ORMNet: Object-centric Relationship Modeling for Egocentric Hand-object Segmentation
- URL: http://arxiv.org/abs/2407.05576v1
- Date: Mon, 8 Jul 2024 03:17:10 GMT
- Title: ORMNet: Object-centric Relationship Modeling for Egocentric Hand-object Segmentation
- Authors: Yuejiao Su, Yi Wang, Lap-Pui Chau,
- Abstract summary: Egocentric hand-object segmentation (EgoHOS) is a brand-new task aiming at segmenting the hands and interacting objects in the egocentric image.
This paper proposes a novel end-to-end Object-centric Relationship Modeling Network (ORMNet) for EgoHOS.

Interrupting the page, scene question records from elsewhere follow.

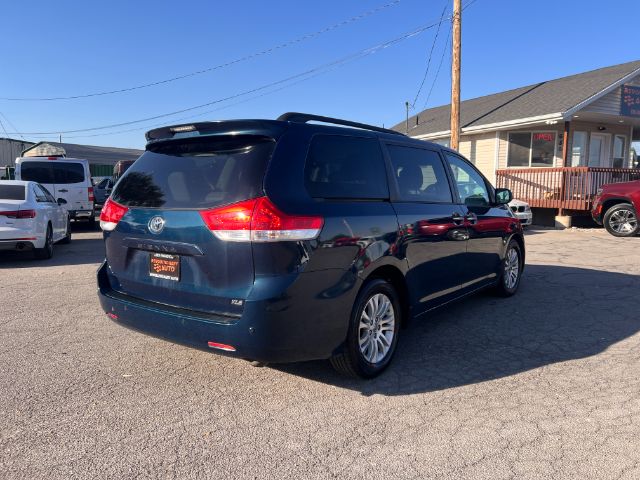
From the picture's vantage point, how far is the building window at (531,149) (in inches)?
698

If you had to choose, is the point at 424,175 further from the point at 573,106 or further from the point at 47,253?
the point at 573,106

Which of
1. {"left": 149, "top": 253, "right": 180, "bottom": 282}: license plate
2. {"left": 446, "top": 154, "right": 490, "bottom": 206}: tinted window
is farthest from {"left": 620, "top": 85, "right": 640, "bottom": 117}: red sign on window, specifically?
{"left": 149, "top": 253, "right": 180, "bottom": 282}: license plate

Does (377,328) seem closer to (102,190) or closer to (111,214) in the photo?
(111,214)

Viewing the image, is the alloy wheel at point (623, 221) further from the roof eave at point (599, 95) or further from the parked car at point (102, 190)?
the parked car at point (102, 190)

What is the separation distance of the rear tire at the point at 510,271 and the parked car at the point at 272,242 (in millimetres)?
2123

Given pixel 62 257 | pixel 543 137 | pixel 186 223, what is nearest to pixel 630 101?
pixel 543 137

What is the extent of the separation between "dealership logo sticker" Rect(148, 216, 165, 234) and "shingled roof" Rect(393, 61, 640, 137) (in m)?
14.8

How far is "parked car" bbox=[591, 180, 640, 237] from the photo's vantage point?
12.3 m

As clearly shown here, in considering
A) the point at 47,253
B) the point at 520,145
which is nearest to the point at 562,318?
the point at 47,253

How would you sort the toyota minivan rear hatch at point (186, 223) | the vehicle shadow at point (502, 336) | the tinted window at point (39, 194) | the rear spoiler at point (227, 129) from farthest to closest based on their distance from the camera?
1. the tinted window at point (39, 194)
2. the vehicle shadow at point (502, 336)
3. the rear spoiler at point (227, 129)
4. the toyota minivan rear hatch at point (186, 223)

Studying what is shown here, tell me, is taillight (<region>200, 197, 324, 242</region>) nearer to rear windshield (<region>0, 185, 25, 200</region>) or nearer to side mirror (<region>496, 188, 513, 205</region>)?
side mirror (<region>496, 188, 513, 205</region>)

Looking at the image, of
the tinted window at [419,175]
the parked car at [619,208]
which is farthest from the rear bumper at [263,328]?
the parked car at [619,208]

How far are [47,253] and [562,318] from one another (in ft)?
27.1

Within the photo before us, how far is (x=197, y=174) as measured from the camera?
334 cm
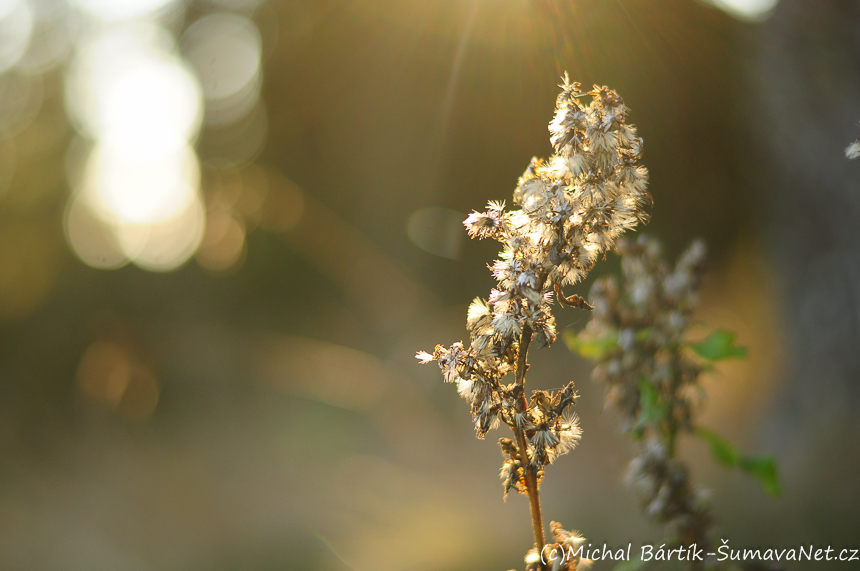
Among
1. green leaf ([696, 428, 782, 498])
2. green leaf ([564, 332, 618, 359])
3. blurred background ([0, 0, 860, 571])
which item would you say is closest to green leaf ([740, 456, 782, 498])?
green leaf ([696, 428, 782, 498])

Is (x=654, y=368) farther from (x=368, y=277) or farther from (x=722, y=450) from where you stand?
(x=368, y=277)

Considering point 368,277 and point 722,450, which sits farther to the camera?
point 368,277

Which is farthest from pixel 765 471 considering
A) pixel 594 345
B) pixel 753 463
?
pixel 594 345

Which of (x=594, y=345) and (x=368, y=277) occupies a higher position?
(x=368, y=277)

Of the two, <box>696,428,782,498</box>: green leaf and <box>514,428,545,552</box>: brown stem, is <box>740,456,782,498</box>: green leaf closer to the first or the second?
<box>696,428,782,498</box>: green leaf

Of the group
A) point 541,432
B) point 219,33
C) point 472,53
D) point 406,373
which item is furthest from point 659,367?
point 219,33

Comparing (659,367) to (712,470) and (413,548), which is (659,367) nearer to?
(712,470)

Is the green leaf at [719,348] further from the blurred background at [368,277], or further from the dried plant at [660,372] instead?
the blurred background at [368,277]
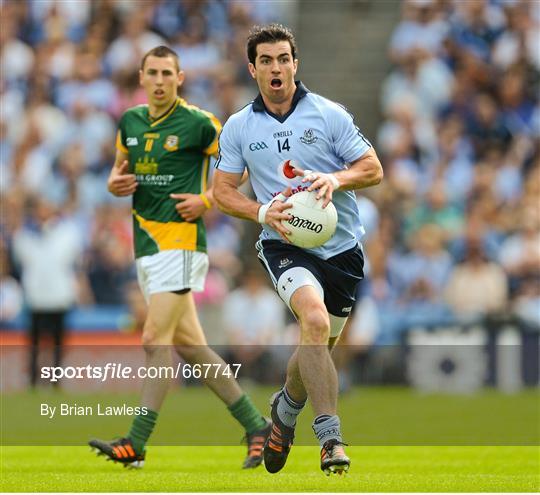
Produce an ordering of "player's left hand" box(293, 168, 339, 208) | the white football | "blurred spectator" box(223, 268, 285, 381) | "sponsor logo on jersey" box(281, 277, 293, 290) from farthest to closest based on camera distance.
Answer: "blurred spectator" box(223, 268, 285, 381) < "sponsor logo on jersey" box(281, 277, 293, 290) < the white football < "player's left hand" box(293, 168, 339, 208)

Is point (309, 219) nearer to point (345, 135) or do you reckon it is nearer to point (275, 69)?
point (345, 135)

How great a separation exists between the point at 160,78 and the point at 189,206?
3.32 feet

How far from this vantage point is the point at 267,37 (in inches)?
379

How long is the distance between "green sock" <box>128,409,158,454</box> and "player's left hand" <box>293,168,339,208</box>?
2414mm

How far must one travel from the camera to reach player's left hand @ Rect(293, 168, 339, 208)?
364 inches

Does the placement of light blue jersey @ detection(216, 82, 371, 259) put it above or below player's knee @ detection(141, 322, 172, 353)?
above

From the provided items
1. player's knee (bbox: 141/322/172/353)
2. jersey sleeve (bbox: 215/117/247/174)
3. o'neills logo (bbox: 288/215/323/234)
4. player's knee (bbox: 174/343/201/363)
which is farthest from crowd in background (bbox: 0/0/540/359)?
o'neills logo (bbox: 288/215/323/234)

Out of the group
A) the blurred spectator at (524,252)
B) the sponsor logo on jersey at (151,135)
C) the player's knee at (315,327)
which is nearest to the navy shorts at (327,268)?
the player's knee at (315,327)

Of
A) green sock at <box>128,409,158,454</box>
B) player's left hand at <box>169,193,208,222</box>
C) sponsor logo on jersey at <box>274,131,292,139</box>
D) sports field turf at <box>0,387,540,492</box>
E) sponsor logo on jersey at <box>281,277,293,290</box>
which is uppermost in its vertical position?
sponsor logo on jersey at <box>274,131,292,139</box>

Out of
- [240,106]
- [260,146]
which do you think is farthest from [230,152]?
[240,106]

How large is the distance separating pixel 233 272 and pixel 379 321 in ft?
9.82

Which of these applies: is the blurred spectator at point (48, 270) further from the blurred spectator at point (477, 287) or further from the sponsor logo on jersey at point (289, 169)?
the sponsor logo on jersey at point (289, 169)

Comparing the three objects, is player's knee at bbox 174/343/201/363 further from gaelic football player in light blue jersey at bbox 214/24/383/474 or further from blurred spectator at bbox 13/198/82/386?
blurred spectator at bbox 13/198/82/386

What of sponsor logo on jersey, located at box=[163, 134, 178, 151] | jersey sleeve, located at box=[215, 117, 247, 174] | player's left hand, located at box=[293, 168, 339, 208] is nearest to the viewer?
player's left hand, located at box=[293, 168, 339, 208]
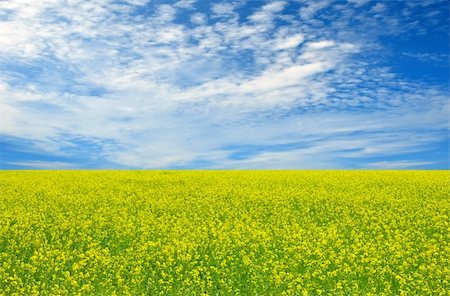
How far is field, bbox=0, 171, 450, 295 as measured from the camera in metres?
9.65

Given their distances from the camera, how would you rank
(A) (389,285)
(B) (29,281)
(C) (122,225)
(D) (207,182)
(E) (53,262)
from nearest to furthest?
(A) (389,285)
(B) (29,281)
(E) (53,262)
(C) (122,225)
(D) (207,182)

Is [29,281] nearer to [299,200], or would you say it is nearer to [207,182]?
[299,200]

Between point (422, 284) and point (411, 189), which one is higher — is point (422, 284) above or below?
below

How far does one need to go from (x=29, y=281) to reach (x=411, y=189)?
19.1 m

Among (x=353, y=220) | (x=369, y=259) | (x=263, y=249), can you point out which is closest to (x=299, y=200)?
(x=353, y=220)

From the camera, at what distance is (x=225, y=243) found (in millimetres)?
11828

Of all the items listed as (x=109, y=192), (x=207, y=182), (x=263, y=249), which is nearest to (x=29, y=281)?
(x=263, y=249)

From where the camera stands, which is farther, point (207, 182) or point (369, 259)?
point (207, 182)

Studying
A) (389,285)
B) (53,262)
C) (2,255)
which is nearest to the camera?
(389,285)

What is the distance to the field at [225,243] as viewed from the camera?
9648mm

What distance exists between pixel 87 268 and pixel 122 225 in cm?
404

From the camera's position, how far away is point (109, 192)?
71.7ft

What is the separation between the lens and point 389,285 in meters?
9.22

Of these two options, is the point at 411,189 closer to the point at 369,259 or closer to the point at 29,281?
the point at 369,259
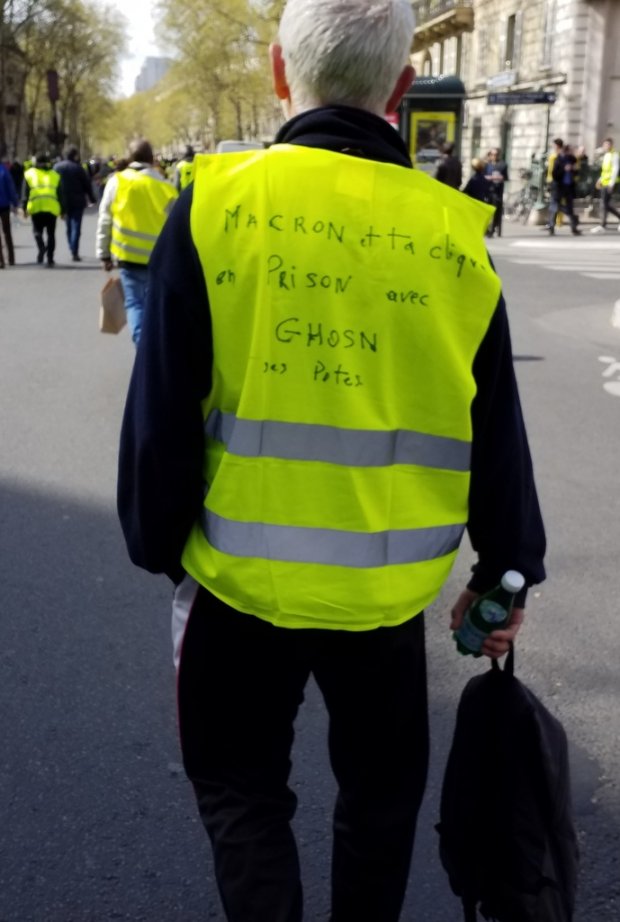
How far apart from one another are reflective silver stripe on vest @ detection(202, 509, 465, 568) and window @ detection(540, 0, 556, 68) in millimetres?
35301

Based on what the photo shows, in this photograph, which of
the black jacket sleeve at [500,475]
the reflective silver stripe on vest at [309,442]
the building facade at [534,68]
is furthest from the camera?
the building facade at [534,68]

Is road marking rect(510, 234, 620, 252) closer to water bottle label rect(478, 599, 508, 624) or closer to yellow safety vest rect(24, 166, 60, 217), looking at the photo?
yellow safety vest rect(24, 166, 60, 217)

- Score: 14.765419467710812
- License: http://arxiv.org/licenses/nonexclusive-distrib/1.0/
- Abstract: Egocentric hand-object segmentation (EgoHOS) is a brand-new task aiming at segmenting the hands and interacting objects in the egocentric image. Although significant advancements have been achieved by current methods, establishing an end-to-end model with high accuracy remains an unresolved challenge. Moreover, existing methods lack explicit modeling of the relationships between hands and objects as well as objects and objects, thereby disregarding critical information on hand-object interaction and introducing confusion into algorithms, ultimately leading to a reduction in segmentation performance. To address the limitations of existing methods, this paper proposes a novel end-to-end Object-centric Relationship Modeling Network (ORMNet) for EgoHOS. Specifically, based on a single-encoder and multi-decoder framework, we design the Hand-Object Relation (HOR) module to leverage hand-guided attention to capture the correlation between hands and objects and facilitate their representations. Moreover, based on the observed interrelationships between diverse categories of objects, we introduce the Object Relation Decoupling (ORD) strategy. This strategy allows the decoupling of the two-hand object during training, thereby alleviating the ambiguity of the network. Experimental results on three datasets show that the proposed ORMNet has notably exceptional segmentation performance with robust generalization capabilities.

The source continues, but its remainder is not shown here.